_WHAT TO WORK ON:_ Write out the stretch of the listing below from the line containing "Order these from" through the line containing "Answer: pixel 394", word for word and including both of those lines.

(Dataset records)

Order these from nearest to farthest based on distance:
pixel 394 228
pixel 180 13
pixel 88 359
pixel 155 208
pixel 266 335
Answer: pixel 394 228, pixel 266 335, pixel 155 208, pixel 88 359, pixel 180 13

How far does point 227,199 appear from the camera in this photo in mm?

--

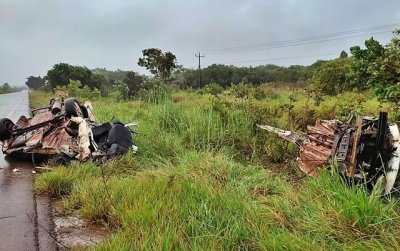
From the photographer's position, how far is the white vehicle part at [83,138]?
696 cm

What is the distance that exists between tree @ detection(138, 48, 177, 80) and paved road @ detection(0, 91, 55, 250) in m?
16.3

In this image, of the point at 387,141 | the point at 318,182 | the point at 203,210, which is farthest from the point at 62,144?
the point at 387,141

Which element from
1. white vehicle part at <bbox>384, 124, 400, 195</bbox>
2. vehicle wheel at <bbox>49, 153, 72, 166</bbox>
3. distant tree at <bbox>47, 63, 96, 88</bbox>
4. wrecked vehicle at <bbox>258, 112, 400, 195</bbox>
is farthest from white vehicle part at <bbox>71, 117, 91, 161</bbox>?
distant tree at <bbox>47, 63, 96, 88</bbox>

_RESPONSE FOR THIS EXERCISE:_
Order these from nearest to farthest based on distance:
pixel 394 228
pixel 180 13
pixel 88 359
pixel 155 208
pixel 266 335
Answer: pixel 394 228, pixel 266 335, pixel 155 208, pixel 88 359, pixel 180 13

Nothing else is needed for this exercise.